++++ SUPPLIED RECORDS

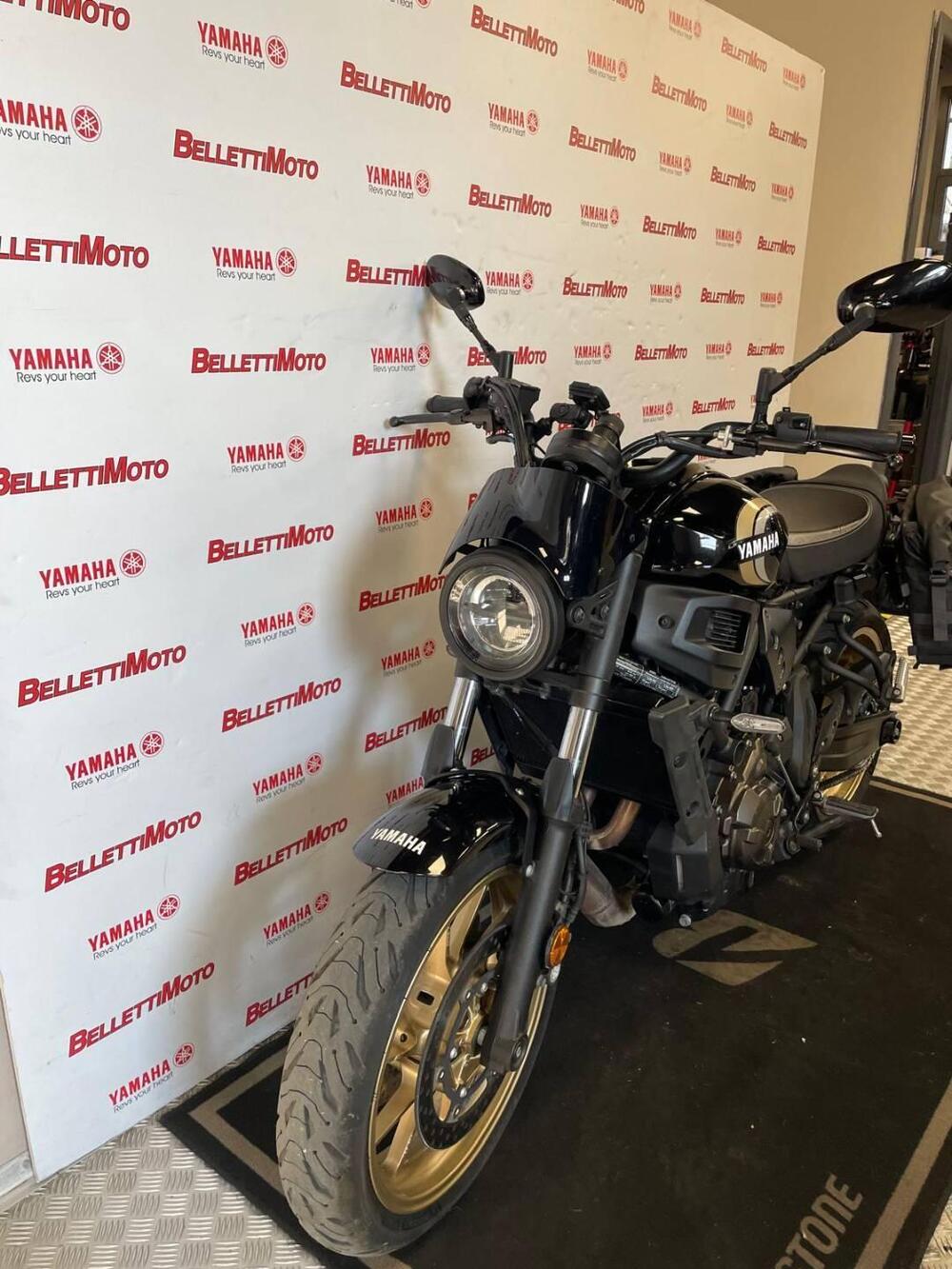 Yamaha XSR 700 (2022 - 26) (3)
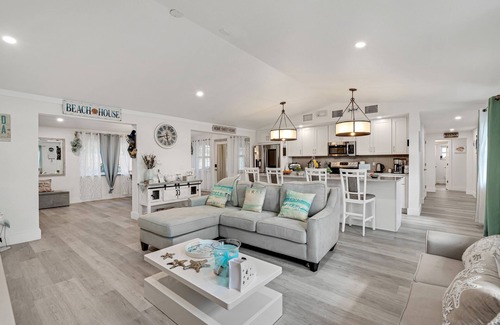 West Bradenton House | Paradise Beach House 3 Bedroom Home by Redawning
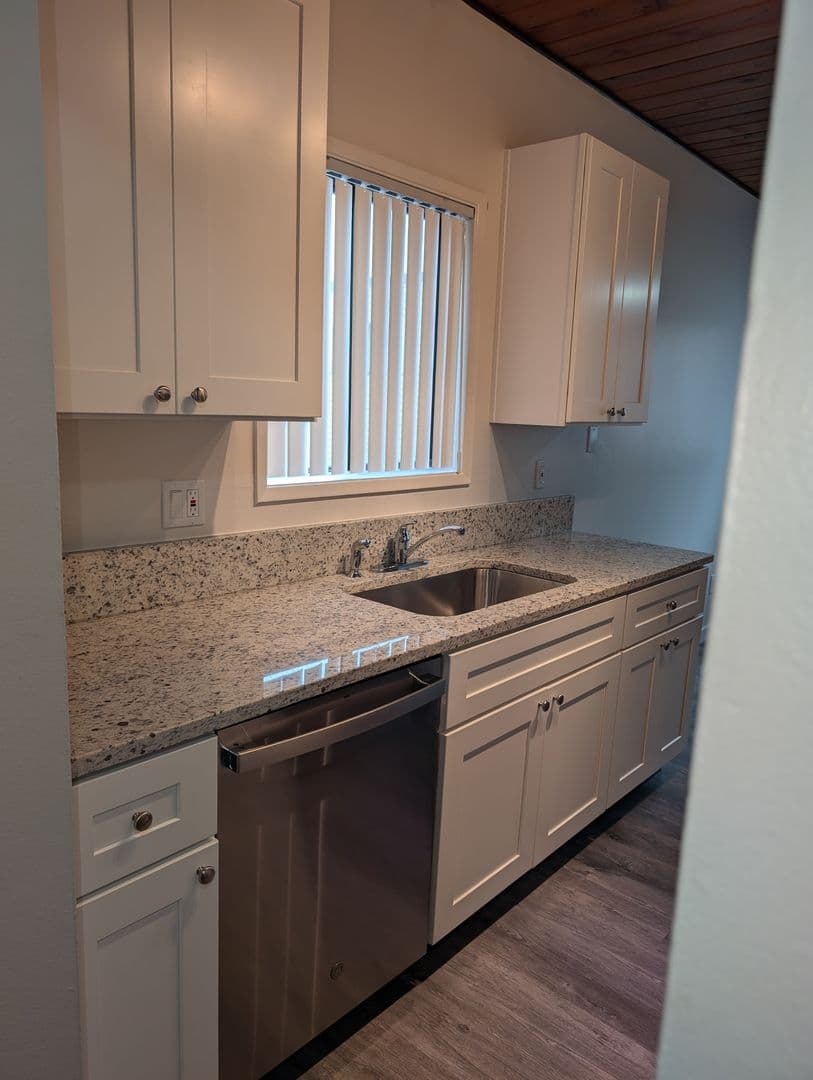 GRESHAM Apartment: 3235 SE 1ST STREET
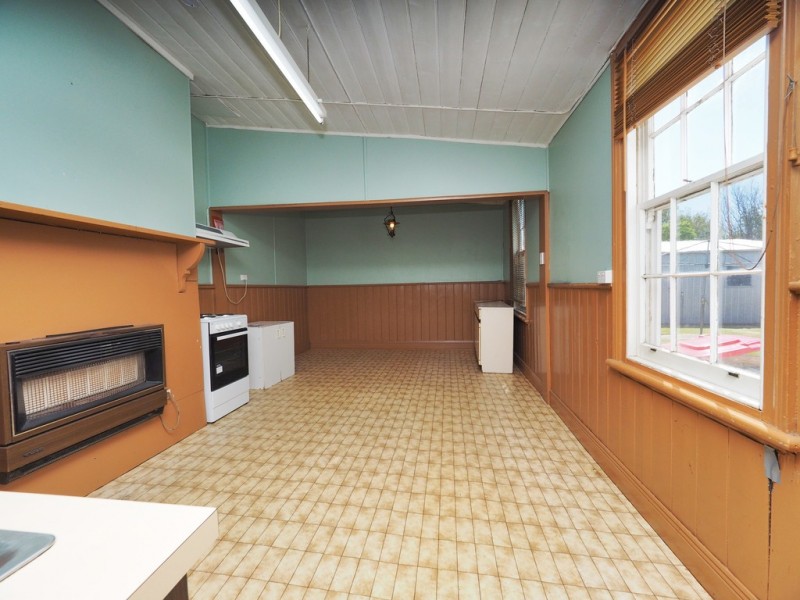 93 Moore Street, Ararat VIC 3377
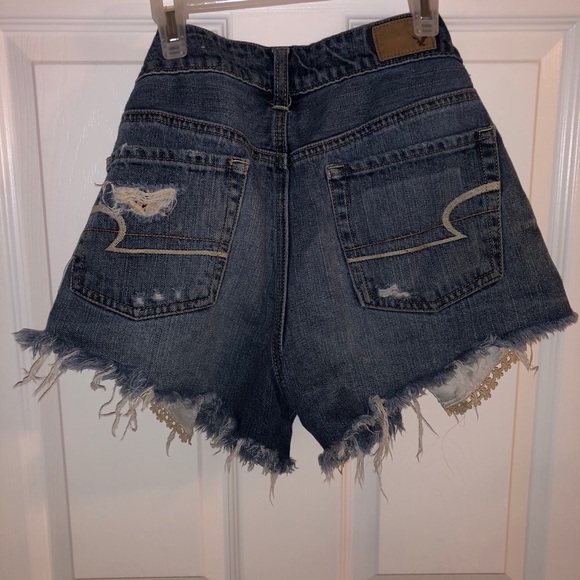 American Eagle High Rise Shorts w/ Flower pockets - Picture 4 of 4
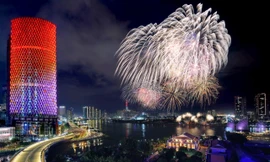 Choáng ngợp 'đại tiệc' ánh sáng trên sông Sài Gòn mừng xuân Quý Mão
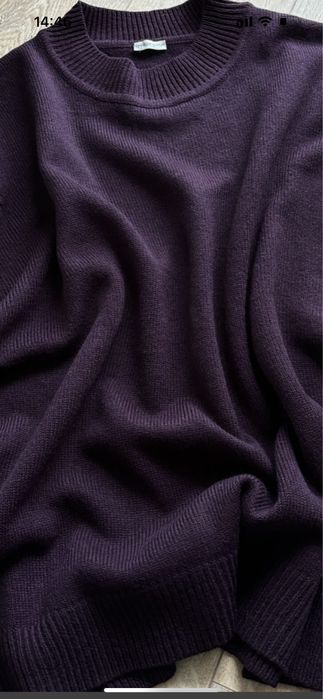 Светр сливого кольору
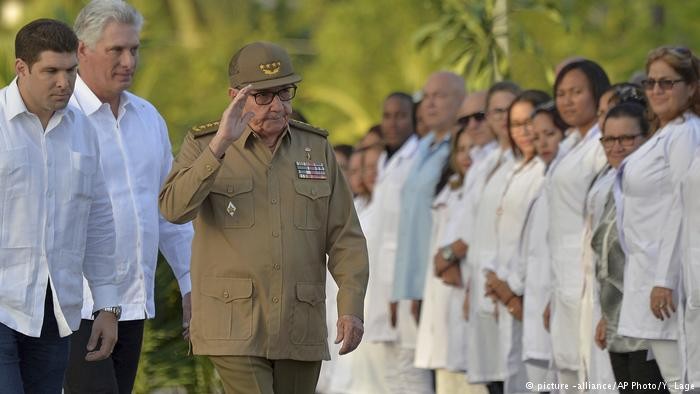 古巴共產黨黨中央第一書記勞爾·卡斯特羅、古巴國務委員會主席兼部長會議主席迪亞斯-卡內爾在聖伊菲赫尼亞公墓出席活動。（圖源：AP）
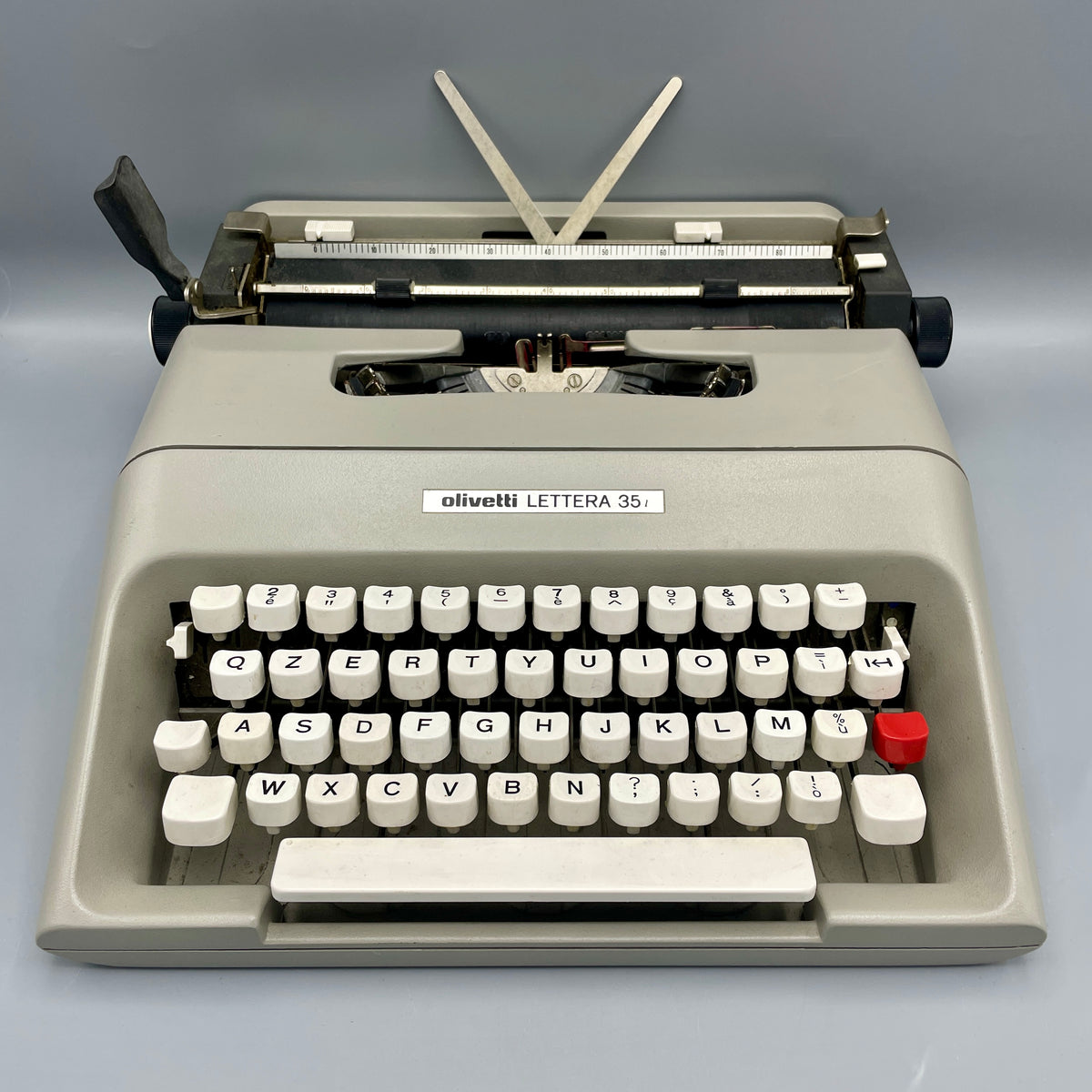 Macchina scrivere Olivetti Lettera 35i grigia 1985 ca — Galleria Novecento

++++++++

• **WORK INSTRUCTION**
From the line containing "American Eagle High" through the last line of the entries, both included, print each line exactly and omit any picture.

• **ANSWER FOR THIS EXERCISE**
 American Eagle High Rise Shorts w/ Flower pockets - Picture 4 of 4
 Choáng ngợp 'đại tiệc' ánh sáng trên sông Sài Gòn mừng xuân Quý Mão
 Светр сливого кольору
 古巴共產黨黨中央第一書記勞爾·卡斯特羅、古巴國務委員會主席兼部長會議主席迪亞斯-卡內爾在聖伊菲赫尼亞公墓出席活動。（圖源：AP）
 Macchina scrivere Olivetti Lettera 35i grigia 1985 ca — Galleria Novecento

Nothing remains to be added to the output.